The ‘earthquake bomb’ explosion of WWII after more than 70 years
4 hours ago
The largest WWII bomb ever found in Poland exploded under water during an attempt to neutralize it after seven decades.
Navy deminers in the country were trying to defuse the Tallboy bomb, about 5.4 tons, when the explosion occurred in a navigation channel in the northwest of the country.
Tallboy, also known as earthquake bomb, for its ability to cause a small earthquake, was launched by British Air Force in April 1945 during an attack on a German destroyer.
For safety reasons, the option was not for the traditional method of detonation – the most often, but also the most violent, since the bomb was six meters long and 2.4 tons of explosives, equivalent to 3.6 tons of dynamite.
Instead, deminers bet on the deflagration procedure, which consists of combustion of the explosive charge at a temperature below the detonation threshold.

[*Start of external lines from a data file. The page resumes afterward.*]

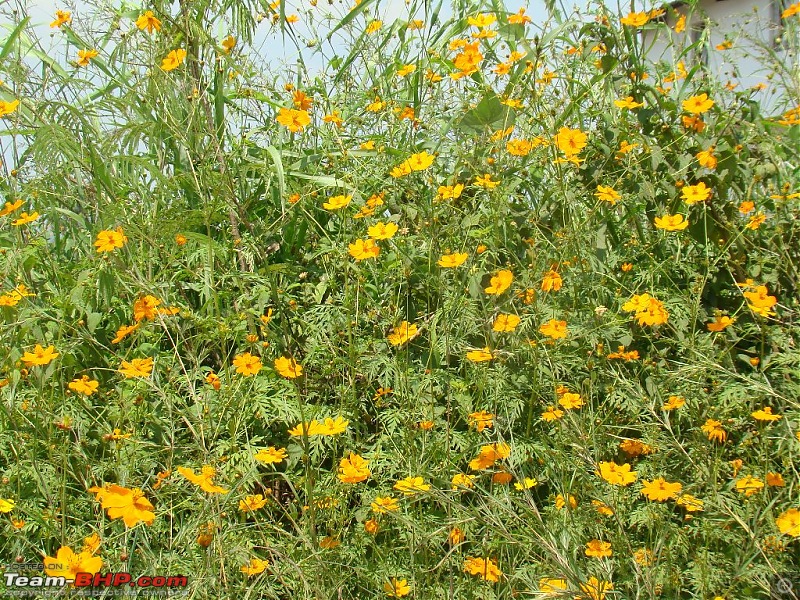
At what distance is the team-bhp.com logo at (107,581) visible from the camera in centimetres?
132

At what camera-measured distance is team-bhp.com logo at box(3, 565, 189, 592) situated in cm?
132

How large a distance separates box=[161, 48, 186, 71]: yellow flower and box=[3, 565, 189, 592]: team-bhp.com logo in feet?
3.83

Finally, “the deflagration process turned into detonation,” said the spokesman for the 8th Polish coastal defense flotilla, Grzegorz Lewandowski, but “without risk to people who participated directly in the operation”.
The bomb was 12 meters deep under the canal waters, close to important houses and infrastructure, which led to the evacuation of 750 people.
In total, 12 Tallboys were launched by the British Royal Air Force (RAF) against the German destroyer Lützow, including one that did not explode at the time.